The remainder of the arguments were mostly about taste. He accepts NAT; many
others argue that NAT is horrible and he ignores those arguments based on
straw men (an edit in the original article) like:

    
    
      (Update 2011/04/02: A lot of people have criticized this 
      article by talking about how nasty it is to require NAT
      everywhere. If we had too much NAT, the whole world would
      fall apart, [..]
    

Moreover, his arguments included technical errors that limit their
applicability. All in all he was simply far from convincing. Getting into a
discussion where you defend the virtues of NAT is not saying something "you
can't say". It saying something unpopular that needs good arguments, because
there are good reasons it's unpopular.

------
thwarted
_I was shocked at the time that some people actually think Postel's Law is_
wrong _, but now I understand. Some people believe the world must be_ purified
_; hacky workarounds are bad; they must be removed._

 _Parsers that refuse to parse, Internet Protocol versions that don't work
with 95% of servers on the Internet, and programming languages that are still
niche 50+ years later... sometimes you just have to relax and let it flow._

Just "letting it flow" is what we've been doing, Postel's law is exactly that.
And look at the mess that's gotten us into. Letting people off the hook by
working around their shitty "interoperable" implementations by being liberal
in what we accept doesn't help in the long run, and it, IMO, naively assumes
that eventually everyone will come around. It's short term thinking.

It's not about purity, it's about sanity.
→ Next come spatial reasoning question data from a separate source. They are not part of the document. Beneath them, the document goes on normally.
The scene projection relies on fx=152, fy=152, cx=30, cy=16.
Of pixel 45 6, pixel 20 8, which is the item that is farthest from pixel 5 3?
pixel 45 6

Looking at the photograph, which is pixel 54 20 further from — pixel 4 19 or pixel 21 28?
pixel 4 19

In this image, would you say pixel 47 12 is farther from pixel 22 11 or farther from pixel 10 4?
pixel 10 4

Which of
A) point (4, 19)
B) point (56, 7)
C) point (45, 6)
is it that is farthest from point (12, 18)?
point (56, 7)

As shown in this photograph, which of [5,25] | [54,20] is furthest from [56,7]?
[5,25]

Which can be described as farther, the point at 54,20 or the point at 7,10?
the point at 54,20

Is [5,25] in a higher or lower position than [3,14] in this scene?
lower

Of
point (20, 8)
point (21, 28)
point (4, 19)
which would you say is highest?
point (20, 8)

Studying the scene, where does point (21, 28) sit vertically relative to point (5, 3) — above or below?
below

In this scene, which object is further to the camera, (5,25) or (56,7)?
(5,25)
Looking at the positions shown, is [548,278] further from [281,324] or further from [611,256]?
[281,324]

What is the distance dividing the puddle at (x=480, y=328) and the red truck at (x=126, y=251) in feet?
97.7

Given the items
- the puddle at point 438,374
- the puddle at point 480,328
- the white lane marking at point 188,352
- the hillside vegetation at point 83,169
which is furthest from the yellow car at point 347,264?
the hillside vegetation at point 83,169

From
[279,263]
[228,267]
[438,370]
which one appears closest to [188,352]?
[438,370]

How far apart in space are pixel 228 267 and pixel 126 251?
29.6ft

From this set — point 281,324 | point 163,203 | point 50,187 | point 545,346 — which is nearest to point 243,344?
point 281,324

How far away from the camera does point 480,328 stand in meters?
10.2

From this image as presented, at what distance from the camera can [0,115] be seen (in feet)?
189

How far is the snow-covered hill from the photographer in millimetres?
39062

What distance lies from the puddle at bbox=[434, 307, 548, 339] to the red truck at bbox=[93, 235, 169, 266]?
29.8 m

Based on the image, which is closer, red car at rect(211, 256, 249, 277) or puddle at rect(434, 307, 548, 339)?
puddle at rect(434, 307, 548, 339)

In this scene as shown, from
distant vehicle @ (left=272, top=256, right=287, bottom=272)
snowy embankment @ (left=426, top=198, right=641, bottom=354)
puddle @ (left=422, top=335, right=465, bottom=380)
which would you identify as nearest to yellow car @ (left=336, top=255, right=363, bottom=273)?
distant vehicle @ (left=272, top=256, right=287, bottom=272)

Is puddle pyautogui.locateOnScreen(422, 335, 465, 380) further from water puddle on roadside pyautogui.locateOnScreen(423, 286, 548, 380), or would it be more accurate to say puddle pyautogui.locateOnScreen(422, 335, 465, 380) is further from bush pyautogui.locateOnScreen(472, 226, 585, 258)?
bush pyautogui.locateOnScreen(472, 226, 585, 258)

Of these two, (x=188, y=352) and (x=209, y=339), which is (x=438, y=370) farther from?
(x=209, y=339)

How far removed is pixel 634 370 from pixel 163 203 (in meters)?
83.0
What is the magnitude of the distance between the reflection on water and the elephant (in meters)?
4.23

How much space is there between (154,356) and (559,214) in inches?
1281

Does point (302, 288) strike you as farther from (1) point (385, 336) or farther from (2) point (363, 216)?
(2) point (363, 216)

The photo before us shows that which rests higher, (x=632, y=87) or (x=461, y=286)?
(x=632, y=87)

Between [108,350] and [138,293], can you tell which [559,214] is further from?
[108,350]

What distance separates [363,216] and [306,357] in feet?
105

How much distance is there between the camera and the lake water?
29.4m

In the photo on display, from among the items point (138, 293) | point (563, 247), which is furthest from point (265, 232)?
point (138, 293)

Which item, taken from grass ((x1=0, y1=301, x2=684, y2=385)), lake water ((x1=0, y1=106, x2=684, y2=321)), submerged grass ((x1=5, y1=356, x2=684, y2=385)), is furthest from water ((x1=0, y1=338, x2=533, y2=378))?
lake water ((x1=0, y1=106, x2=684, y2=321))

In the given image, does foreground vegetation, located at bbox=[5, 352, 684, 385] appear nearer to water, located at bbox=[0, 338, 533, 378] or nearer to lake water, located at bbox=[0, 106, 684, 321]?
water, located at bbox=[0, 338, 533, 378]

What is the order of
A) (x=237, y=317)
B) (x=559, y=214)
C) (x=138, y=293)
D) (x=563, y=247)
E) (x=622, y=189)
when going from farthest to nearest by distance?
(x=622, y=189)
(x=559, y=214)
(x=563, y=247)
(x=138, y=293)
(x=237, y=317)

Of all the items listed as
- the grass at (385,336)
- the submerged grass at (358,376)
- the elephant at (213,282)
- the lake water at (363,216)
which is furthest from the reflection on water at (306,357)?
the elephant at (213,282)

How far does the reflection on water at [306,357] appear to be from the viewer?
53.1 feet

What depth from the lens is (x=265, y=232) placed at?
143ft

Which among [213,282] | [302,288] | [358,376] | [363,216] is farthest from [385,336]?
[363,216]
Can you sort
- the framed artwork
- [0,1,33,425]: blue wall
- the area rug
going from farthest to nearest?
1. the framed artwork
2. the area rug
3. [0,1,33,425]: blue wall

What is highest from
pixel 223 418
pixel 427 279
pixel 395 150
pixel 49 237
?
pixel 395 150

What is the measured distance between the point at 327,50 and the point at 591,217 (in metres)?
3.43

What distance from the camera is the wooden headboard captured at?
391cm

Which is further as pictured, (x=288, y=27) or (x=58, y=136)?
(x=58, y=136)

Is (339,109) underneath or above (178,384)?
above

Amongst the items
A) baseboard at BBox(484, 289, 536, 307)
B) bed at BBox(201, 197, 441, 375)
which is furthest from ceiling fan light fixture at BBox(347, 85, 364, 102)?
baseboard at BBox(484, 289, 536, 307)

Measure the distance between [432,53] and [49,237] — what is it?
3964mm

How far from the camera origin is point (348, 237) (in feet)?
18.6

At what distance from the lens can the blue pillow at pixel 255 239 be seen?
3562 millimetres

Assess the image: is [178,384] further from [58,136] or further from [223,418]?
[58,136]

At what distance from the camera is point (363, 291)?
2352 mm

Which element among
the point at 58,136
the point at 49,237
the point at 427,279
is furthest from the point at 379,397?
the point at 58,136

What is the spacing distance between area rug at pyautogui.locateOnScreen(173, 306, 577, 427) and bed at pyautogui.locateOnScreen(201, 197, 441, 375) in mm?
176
And for the record, I'm a proponent of Postel's Law, because it's pragmatic,
but not blindly. One must learn from one's mistakes. The problem is when the
800lb Gorilla decides to be liberal in what they generate because they know
that everyone else will be liberal in what they accept--Postel's Law being
effective pretty much "requires immediate total cooperation from everybody at
once" (which you might recognize as one of the possibilities on the "Universal
Crackpot Spam Solution Rebuttal"). There's a time and place for Postel's Law,
and the hard part is finding the line where on one side it makes sense to be
liberal and on the other it makes sense to be conservative.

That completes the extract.